The experts blamed this on a lack of investment, saying austerity had “bitten hard”.
Since 2010, the budget rises in the NHS have hovered between 1% and 2% a year – compared with the close to 4% it has traditionally enjoyed.
But we don’t need to worry about cost
The most positive element of the international comparison by far was that which related to affordability.
Because of the nature of the NHS, the authors said, it provided good financial protection against the consequences of ill-health.
For example, it had the lowest proportion of people who skipped medicines due to cost – 2.3% compared with a 7.2% average – and pretty low numbers who missed consultations for financial reasons.
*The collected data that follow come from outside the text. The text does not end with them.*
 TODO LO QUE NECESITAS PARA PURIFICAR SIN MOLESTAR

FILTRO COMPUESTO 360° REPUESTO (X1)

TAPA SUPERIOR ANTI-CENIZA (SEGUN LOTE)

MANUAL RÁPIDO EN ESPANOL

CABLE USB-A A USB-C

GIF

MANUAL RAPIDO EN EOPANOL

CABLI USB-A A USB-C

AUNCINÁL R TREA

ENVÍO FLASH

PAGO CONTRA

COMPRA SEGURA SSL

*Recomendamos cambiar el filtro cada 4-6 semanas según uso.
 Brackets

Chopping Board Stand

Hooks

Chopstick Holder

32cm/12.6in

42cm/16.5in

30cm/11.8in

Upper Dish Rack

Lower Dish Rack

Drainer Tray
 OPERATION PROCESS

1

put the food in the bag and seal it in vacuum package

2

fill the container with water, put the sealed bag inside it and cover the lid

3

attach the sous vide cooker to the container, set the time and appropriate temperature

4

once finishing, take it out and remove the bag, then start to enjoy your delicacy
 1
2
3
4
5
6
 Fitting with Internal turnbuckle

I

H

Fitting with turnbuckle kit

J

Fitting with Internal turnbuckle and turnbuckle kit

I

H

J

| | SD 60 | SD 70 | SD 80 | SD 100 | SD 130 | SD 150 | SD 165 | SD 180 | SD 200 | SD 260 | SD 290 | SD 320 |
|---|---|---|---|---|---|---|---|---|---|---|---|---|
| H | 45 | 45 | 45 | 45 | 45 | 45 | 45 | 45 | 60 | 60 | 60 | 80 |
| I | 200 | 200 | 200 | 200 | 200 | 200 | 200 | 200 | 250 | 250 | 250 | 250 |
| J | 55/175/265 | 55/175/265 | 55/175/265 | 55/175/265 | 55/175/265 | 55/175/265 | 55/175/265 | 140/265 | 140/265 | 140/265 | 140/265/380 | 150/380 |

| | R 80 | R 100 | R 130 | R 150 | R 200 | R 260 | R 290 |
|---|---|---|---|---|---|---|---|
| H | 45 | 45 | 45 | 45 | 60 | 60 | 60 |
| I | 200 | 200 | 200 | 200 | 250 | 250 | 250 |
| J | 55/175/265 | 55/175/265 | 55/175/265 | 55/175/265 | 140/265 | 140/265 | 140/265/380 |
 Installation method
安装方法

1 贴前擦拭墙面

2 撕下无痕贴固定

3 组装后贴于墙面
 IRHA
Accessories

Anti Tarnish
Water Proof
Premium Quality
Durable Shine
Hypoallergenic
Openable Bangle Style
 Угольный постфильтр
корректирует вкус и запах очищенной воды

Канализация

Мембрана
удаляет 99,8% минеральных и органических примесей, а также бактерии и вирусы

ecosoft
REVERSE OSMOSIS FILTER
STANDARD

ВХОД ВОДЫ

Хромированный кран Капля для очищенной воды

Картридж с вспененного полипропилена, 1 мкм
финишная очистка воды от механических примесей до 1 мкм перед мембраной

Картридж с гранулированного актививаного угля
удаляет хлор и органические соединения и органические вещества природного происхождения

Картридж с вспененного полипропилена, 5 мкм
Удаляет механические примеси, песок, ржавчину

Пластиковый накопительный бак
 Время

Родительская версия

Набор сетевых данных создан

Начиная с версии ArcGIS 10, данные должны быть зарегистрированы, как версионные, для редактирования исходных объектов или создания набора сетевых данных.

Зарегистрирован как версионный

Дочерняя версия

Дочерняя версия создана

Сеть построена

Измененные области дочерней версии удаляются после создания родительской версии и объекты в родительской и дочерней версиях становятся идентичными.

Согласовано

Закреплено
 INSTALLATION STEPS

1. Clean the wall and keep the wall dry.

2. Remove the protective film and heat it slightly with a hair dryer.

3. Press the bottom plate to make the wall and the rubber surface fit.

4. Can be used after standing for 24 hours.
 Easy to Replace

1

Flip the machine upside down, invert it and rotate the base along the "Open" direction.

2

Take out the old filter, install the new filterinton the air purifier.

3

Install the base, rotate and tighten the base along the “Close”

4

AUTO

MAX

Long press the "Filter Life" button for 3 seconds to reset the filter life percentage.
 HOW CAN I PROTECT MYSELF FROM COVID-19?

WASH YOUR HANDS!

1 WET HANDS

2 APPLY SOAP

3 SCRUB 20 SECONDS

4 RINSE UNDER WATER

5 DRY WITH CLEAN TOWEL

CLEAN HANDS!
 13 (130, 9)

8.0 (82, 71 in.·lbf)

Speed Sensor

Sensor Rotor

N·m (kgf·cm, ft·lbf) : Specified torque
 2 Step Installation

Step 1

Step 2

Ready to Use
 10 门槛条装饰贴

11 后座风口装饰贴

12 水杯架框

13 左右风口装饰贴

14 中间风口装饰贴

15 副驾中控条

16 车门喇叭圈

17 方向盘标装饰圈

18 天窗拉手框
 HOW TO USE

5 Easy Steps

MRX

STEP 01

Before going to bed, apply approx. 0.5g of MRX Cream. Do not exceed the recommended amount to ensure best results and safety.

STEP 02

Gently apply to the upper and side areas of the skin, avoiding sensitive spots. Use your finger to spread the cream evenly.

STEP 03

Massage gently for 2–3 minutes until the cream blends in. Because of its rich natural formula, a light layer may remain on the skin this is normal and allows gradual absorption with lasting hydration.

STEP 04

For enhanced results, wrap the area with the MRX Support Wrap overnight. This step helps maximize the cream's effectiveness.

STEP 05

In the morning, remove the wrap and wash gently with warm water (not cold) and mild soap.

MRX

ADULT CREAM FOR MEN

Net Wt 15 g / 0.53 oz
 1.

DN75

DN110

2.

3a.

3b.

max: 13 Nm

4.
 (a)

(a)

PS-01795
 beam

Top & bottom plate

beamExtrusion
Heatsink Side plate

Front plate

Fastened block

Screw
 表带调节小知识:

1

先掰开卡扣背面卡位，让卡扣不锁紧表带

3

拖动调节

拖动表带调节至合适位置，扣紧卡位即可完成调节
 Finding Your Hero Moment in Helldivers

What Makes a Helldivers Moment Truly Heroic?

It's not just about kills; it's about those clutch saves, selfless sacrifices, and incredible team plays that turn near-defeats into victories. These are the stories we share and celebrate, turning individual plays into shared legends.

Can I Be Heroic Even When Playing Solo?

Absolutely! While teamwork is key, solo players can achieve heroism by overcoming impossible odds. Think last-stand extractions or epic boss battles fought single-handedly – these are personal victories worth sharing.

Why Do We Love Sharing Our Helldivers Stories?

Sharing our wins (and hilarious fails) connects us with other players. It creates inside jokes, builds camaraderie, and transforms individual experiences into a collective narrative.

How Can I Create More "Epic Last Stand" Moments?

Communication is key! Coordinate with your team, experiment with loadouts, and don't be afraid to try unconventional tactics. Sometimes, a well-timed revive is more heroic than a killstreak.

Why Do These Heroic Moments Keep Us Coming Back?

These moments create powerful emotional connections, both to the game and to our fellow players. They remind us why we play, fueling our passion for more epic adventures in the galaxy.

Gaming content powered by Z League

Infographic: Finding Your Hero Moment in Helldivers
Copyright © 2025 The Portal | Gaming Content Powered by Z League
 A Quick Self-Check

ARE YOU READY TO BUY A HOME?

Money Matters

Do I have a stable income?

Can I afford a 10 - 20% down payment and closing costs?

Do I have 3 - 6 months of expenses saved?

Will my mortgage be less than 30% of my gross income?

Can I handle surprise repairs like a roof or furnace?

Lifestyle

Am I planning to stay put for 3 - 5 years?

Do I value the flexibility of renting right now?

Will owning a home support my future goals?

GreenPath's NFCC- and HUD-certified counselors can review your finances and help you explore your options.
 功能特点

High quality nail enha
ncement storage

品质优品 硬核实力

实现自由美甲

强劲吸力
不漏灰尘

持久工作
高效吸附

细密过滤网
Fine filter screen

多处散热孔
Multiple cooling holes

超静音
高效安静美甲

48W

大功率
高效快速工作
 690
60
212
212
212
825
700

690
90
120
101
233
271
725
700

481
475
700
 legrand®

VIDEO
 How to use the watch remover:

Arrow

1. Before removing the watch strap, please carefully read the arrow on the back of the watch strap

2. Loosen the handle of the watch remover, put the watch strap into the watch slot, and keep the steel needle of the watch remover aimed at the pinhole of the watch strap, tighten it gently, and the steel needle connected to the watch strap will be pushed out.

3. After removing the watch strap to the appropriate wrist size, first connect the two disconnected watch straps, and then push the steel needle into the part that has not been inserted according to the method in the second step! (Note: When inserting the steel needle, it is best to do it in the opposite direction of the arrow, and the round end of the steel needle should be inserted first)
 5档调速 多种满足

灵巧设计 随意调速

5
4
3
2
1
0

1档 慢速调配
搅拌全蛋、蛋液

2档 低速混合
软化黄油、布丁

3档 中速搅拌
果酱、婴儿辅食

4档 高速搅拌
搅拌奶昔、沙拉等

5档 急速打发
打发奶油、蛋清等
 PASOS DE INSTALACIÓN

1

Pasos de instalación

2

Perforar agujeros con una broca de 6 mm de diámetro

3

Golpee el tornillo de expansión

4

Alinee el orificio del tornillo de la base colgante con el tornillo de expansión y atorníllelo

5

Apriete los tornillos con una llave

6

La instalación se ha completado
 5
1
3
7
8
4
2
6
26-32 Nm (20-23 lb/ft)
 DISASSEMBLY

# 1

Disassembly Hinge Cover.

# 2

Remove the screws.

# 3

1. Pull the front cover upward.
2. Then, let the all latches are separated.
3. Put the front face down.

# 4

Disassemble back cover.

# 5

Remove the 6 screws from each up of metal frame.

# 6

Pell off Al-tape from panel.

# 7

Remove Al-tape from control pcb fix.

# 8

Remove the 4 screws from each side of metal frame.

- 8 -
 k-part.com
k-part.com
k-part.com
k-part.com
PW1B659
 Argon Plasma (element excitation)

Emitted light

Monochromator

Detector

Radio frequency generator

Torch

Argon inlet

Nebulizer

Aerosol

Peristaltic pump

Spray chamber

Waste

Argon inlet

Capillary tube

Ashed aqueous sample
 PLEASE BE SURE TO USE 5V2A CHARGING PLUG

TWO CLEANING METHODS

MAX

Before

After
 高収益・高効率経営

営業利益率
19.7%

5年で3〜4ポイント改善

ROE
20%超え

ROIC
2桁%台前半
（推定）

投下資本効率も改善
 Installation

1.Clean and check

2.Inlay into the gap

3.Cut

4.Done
It was also among the best for proportion of income spent on health care.
On accessibility, the report said waiting times in the NHS were roughly in line with others, while patient experience compared well.
Vaccination rates against illnesses such as measles and flu were high.
Jennifer Dixon, of the Health Foundation, said the UK should be “proud” cost was not something people feared.
But she added: “If we want to hold our head up high next to our European neighbours, we can and must do better.”
The Department for Health and Social Care said the analysis contrasted with a Commonwealth Fund report that rated the NHS the “best and safest” system in the world.
A spokeswoman said survival rates were improving for a number of conditions and the extra funding recently announced – the budget will grow by £20bn a year in England by 2023 – would help make even more progress and “secure its future”.